═══ Excerpt

In 2005, Kazakhstan's currency situation was characterized by a period of remarkable stability and strength for the
tenge, a stark contrast to the volatility of previous years. This stability was underpinned by a
managed float exchange rate regime overseen by the National Bank of Kazakhstan (NBK). The primary driver was a sustained boom in global oil prices, which fueled massive foreign direct investment into the country's energy sector. This influx generated substantial dollar revenues, leading to significant foreign exchange reserves and a strong balance of payments, which the NBK actively managed to prevent excessive tenge appreciation that could harm non-oil exports.
The central bank's policy focused on maintaining a
competitive and predictable exchange rate to support economic diversification and control inflation. It routinely intervened in the foreign exchange market, buying surplus US dollars to moderate the tenge's rise. This strategy successfully built reserves to record levels while keeping tenge/dollar movements within a narrow band. Consequently, annual inflation, though still a concern, was managed at a moderate level (approximately 7.5% in 2005), and the tenge experienced only a gradual nominal appreciation against the dollar throughout the year.

══════

◆ **Exercise task a**: List each outcome that the passage on Kazakhstan's currency in 2005 credits to the central bank's strategy of buying surplus US dollars.

═══ Provided material

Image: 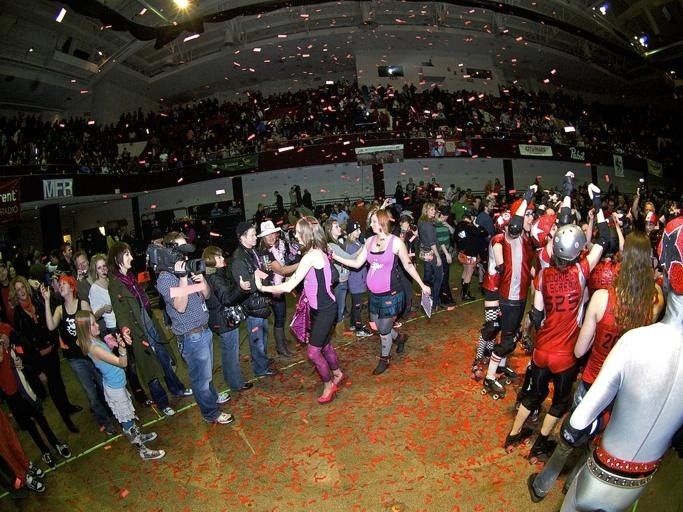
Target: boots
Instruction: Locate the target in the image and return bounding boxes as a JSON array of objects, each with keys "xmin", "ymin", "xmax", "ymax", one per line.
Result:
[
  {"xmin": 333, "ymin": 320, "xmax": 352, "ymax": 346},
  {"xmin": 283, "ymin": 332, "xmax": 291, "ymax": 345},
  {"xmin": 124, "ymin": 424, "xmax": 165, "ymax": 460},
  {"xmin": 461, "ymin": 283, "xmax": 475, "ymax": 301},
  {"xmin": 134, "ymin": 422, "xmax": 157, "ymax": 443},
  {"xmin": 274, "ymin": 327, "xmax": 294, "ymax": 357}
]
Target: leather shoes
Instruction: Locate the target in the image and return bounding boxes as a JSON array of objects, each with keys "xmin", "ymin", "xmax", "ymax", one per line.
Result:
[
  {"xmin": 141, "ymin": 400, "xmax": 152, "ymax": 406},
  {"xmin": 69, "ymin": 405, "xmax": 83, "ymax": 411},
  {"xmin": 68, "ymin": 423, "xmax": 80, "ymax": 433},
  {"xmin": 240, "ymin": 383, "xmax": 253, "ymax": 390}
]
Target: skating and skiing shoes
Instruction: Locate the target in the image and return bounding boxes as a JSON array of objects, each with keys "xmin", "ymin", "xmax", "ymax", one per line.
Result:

══════

◆ **Exercise task b**: Rewrite the stretch of rows from the line containing "Target: leather shoes" through the end of the rows, replacing "Result" with "Output" and keeping everything else the same.

◆ **Full solution a**:
- Reserves built to record levels
- Tenge/dollar movements kept within a narrow band
- Annual inflation managed at a moderate level (approximately 7.5% in 2005)
- Only a gradual nominal appreciation of the tenge against the dollar throughout the year

◆ **Full solution b**:
Target: leather shoes
Instruction: Locate the target in the image and return bounding boxes as a JSON array of objects, each with keys "xmin", "ymin", "xmax", "ymax", one per line.
Output:
[
  {"xmin": 141, "ymin": 400, "xmax": 152, "ymax": 406},
  {"xmin": 69, "ymin": 405, "xmax": 83, "ymax": 411},
  {"xmin": 68, "ymin": 423, "xmax": 80, "ymax": 433},
  {"xmin": 240, "ymin": 383, "xmax": 253, "ymax": 390}
]
Target: skating and skiing shoes
Instruction: Locate the target in the image and return bounding boxes as a JSON array of objects, each with keys "xmin", "ymin", "xmax", "ymax", one per line.
Output:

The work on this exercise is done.